-- Data shown --

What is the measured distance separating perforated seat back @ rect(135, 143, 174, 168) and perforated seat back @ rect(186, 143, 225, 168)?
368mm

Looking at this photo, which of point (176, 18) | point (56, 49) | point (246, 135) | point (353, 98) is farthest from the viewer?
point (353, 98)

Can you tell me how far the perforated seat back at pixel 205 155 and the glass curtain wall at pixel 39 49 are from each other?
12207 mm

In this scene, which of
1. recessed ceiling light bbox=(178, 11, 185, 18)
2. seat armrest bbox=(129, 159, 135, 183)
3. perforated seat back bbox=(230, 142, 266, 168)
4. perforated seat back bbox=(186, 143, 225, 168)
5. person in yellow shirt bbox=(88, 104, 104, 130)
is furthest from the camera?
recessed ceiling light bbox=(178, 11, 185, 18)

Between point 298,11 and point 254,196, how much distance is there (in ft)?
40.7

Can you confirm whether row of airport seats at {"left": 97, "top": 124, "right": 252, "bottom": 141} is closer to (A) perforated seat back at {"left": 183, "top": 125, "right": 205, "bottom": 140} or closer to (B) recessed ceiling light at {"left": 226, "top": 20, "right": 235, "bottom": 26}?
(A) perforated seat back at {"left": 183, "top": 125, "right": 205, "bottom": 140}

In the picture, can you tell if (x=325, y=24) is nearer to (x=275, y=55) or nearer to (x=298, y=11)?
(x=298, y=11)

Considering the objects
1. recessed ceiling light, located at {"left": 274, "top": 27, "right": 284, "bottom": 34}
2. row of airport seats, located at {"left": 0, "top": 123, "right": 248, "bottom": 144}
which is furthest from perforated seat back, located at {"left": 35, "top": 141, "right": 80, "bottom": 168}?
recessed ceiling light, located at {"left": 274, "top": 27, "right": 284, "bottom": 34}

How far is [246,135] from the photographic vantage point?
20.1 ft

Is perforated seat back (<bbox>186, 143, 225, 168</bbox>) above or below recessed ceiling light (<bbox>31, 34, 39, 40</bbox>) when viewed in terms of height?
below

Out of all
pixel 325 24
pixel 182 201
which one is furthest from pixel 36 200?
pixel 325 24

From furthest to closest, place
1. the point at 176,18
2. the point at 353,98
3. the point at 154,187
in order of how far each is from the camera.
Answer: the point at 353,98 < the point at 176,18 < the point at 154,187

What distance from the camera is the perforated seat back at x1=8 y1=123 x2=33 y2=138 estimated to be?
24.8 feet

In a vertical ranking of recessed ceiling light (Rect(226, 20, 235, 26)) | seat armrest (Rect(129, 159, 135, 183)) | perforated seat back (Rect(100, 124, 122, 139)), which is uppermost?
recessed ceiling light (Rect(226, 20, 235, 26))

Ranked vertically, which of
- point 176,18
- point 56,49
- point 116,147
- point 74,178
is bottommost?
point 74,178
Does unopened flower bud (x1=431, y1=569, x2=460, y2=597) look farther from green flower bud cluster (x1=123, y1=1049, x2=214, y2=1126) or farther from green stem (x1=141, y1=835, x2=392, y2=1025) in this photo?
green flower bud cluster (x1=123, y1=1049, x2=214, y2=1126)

-- Task requirements --
Please convert the records above into a JSON list of strings, with one string for each line and no blank lines.

-- Finished answer --
[
  "What is the measured distance separating perforated seat back @ rect(135, 143, 174, 168) and perforated seat back @ rect(186, 143, 225, 168)?",
  "368mm",
  "Looking at this photo, which of point (176, 18) | point (56, 49) | point (246, 135) | point (353, 98) is farthest from the viewer?",
  "point (353, 98)",
  "Can you tell me how far the perforated seat back at pixel 205 155 and the glass curtain wall at pixel 39 49 are from each other?",
  "12207 mm",
  "In this scene, which of",
  "1. recessed ceiling light bbox=(178, 11, 185, 18)",
  "2. seat armrest bbox=(129, 159, 135, 183)",
  "3. perforated seat back bbox=(230, 142, 266, 168)",
  "4. perforated seat back bbox=(186, 143, 225, 168)",
  "5. person in yellow shirt bbox=(88, 104, 104, 130)",
  "is furthest from the camera?",
  "recessed ceiling light bbox=(178, 11, 185, 18)",
  "Between point 298,11 and point 254,196, how much distance is there (in ft)?",
  "40.7",
  "Can you confirm whether row of airport seats at {\"left\": 97, \"top\": 124, \"right\": 252, \"bottom\": 141} is closer to (A) perforated seat back at {\"left\": 183, \"top\": 125, \"right\": 205, \"bottom\": 140} or closer to (B) recessed ceiling light at {\"left\": 226, \"top\": 20, \"right\": 235, \"bottom\": 26}?",
  "(A) perforated seat back at {\"left\": 183, \"top\": 125, \"right\": 205, \"bottom\": 140}",
  "In the picture, can you tell if (x=325, y=24) is nearer to (x=275, y=55) or nearer to (x=298, y=11)?",
  "(x=298, y=11)",
  "Considering the objects",
  "1. recessed ceiling light, located at {\"left\": 274, \"top\": 27, \"right\": 284, \"bottom\": 34}",
  "2. row of airport seats, located at {\"left\": 0, \"top\": 123, \"right\": 248, \"bottom\": 144}",
  "which is furthest from perforated seat back, located at {\"left\": 35, \"top\": 141, \"right\": 80, \"bottom\": 168}?",
  "recessed ceiling light, located at {\"left\": 274, \"top\": 27, \"right\": 284, \"bottom\": 34}",
  "How far is [246,135] from the photographic vantage point?",
  "20.1 ft",
  "Is perforated seat back (<bbox>186, 143, 225, 168</bbox>) above or below recessed ceiling light (<bbox>31, 34, 39, 40</bbox>) when viewed in terms of height?",
  "below",
  "Out of all",
  "pixel 325 24",
  "pixel 182 201",
  "which one is furthest from pixel 36 200?",
  "pixel 325 24",
  "From furthest to closest, place",
  "1. the point at 176,18",
  "2. the point at 353,98",
  "3. the point at 154,187",
  "in order of how far each is from the camera.",
  "Answer: the point at 353,98 < the point at 176,18 < the point at 154,187",
  "What distance from the camera is the perforated seat back at x1=8 y1=123 x2=33 y2=138 estimated to be?",
  "24.8 feet",
  "In a vertical ranking of recessed ceiling light (Rect(226, 20, 235, 26)) | seat armrest (Rect(129, 159, 135, 183)) | perforated seat back (Rect(100, 124, 122, 139)), which is uppermost?",
  "recessed ceiling light (Rect(226, 20, 235, 26))",
  "Ranked vertically, which of",
  "- point 176,18",
  "- point 56,49",
  "- point 116,147",
  "- point 74,178",
  "is bottommost?",
  "point 74,178",
  "Does unopened flower bud (x1=431, y1=569, x2=460, y2=597) look farther from green flower bud cluster (x1=123, y1=1049, x2=214, y2=1126) or farther from green stem (x1=141, y1=835, x2=392, y2=1025) in this photo?",
  "green flower bud cluster (x1=123, y1=1049, x2=214, y2=1126)"
]